* Records shown

==================================================

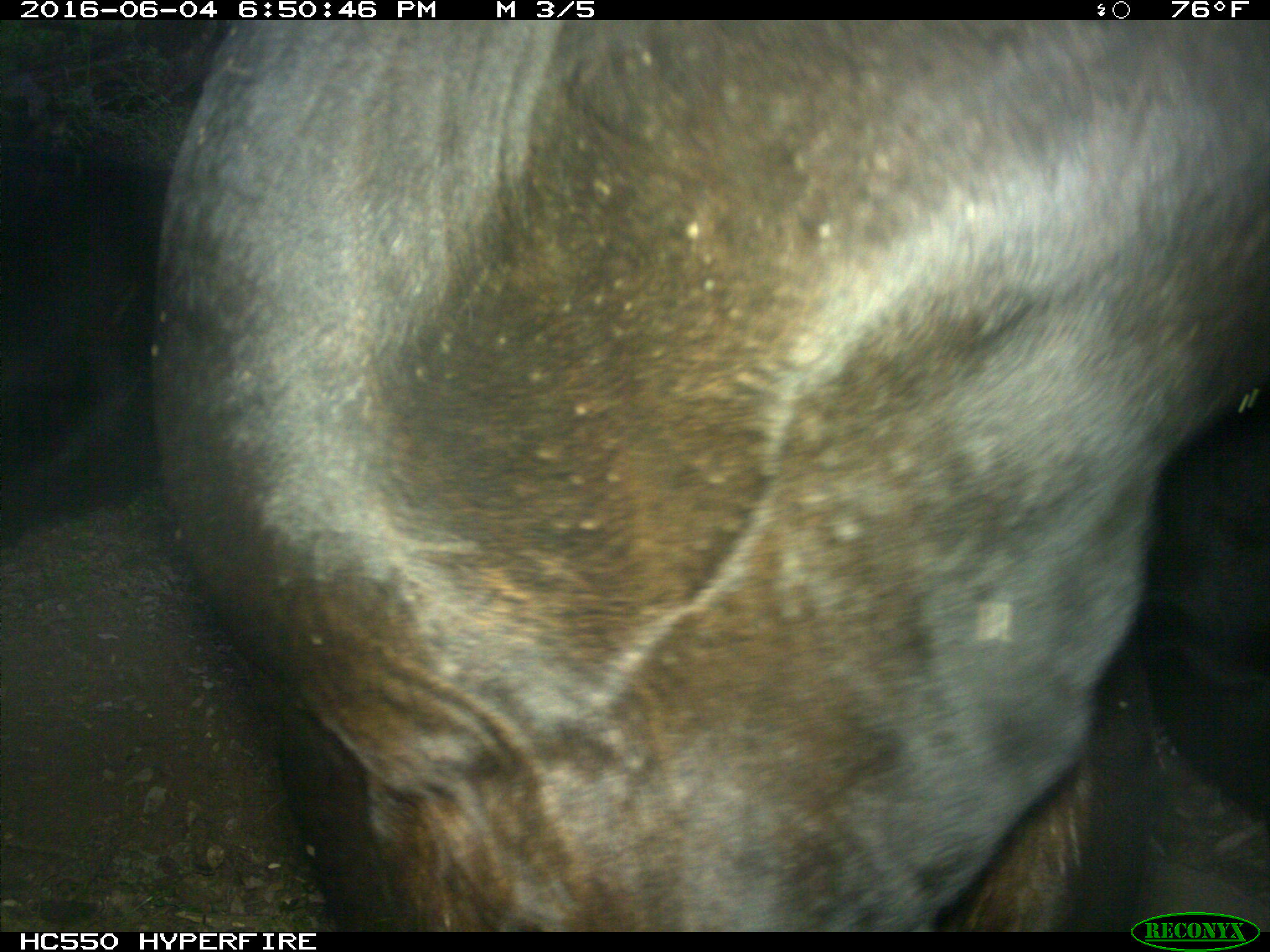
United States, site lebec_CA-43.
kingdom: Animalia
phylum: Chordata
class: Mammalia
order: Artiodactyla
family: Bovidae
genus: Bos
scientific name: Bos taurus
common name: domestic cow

==================================================

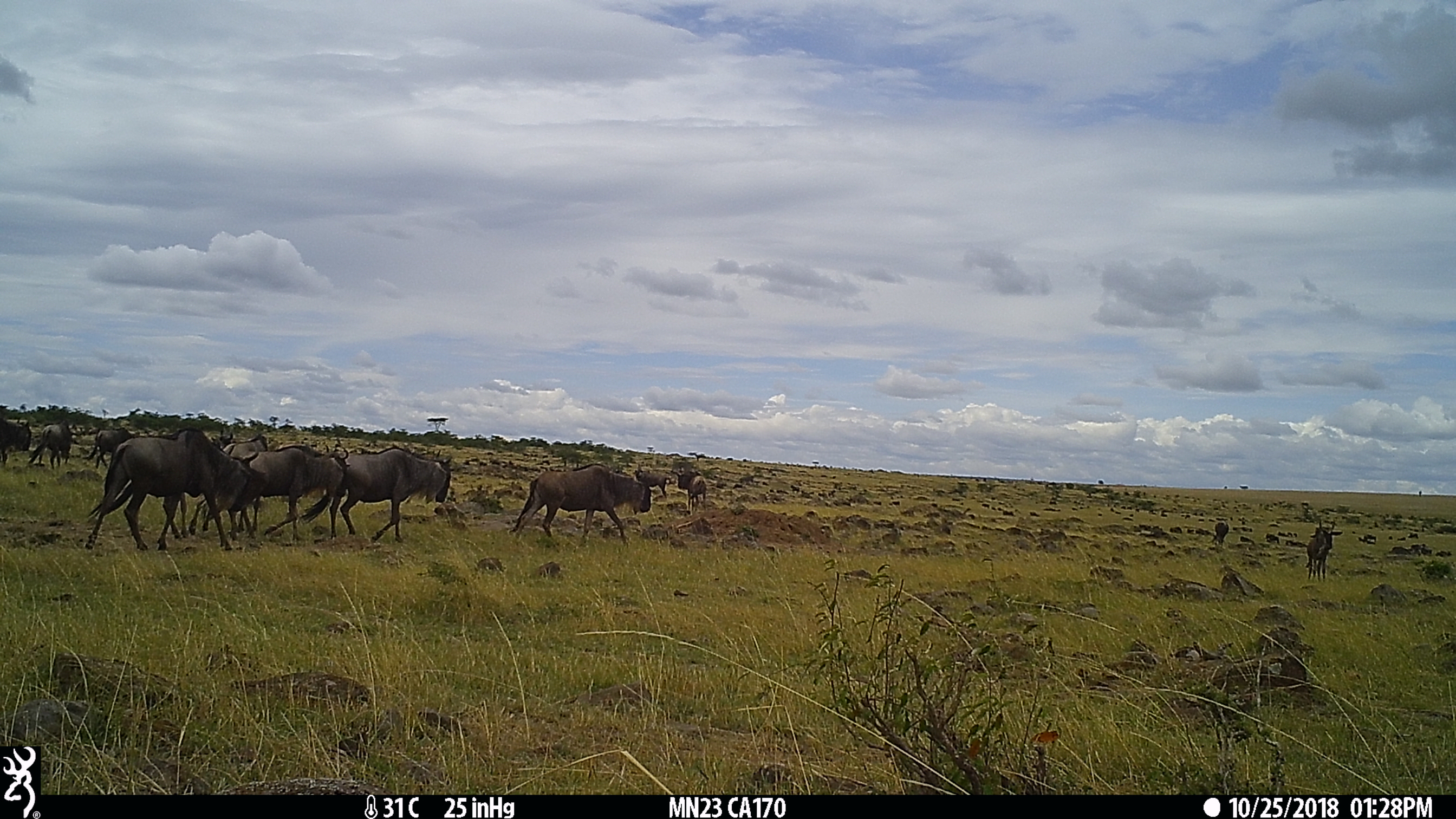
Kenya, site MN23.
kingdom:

==================================================

* The task
For the string "site", return every line of the data where it appears.

* Exercise output
United States, site lebec_CA-43.
Kenya, site MN23.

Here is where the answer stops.